Frente a ustedes, tienen al platillo de honor, mi hijo, Maynez. Un hombre que alguna vez fue llamado a las alturas de la política, un hombre con carisma, con visión, con la ambición necesaria para liderar a su gente. Pero como bien sabemos, la vida no siempre sigue el rumbo que uno traza con tanto esmero.
Maynez, mi muchacho, luchó con todas sus fuerzas. Dio discursos, hizo promesas, recorrió calles y plazas; y aunque perdió las elecciones, aunque el destino lo empujó al otro lado del umbral del éxito, no lo hizo sin dejarnos un legado que hoy celebramos aquí: su sacrificio, su entrega, su disposición para honrar las tradiciones de nuestra casa.

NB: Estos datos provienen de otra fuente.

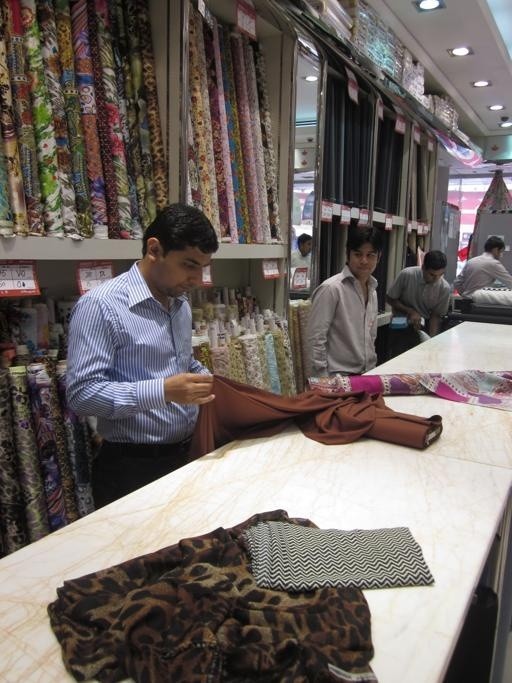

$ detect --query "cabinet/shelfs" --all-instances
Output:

Porque en nuestra familia, damas y caballeros, no hay derrota que no pueda transformarse en un acto glorioso. Si un hombre no pudo dirigir a su pueblo, al menos puede alimentarlo, llenarlo de fortaleza y recordarle que el orgullo no se encuentra en el cargo que uno ostenta, sino en el deber cumplido.
Miren bien este platillo. Observen cómo se presenta: bien preparado, jugoso, con la manzana en la boca como símbolo de humildad y entrega. Este no es el resultado de la humillación, no. Esto es un acto de amor, de honor, de reconciliación con uno mismo. Un acto en el que Maynez, mi hijo querido, acepta su lugar en la mesa de la historia, una historia que escribimos juntos como familia.
Hoy, al servir este banquete, brindaremos por Maynez. Brindaremos porque supo aceptar con dignidad el peso de su fracaso, convirtiéndolo en alimento para todos nosotros. A partir de hoy, no lo recordaremos como el político que no ganó, sino como el hombre que fue lo suficientemente valiente para darlo todo hasta el último momento.
¡Que se sirva el platillo, y que esta tradición continúe!”
El padre levantó su copa, y el salón estalló en aplausos.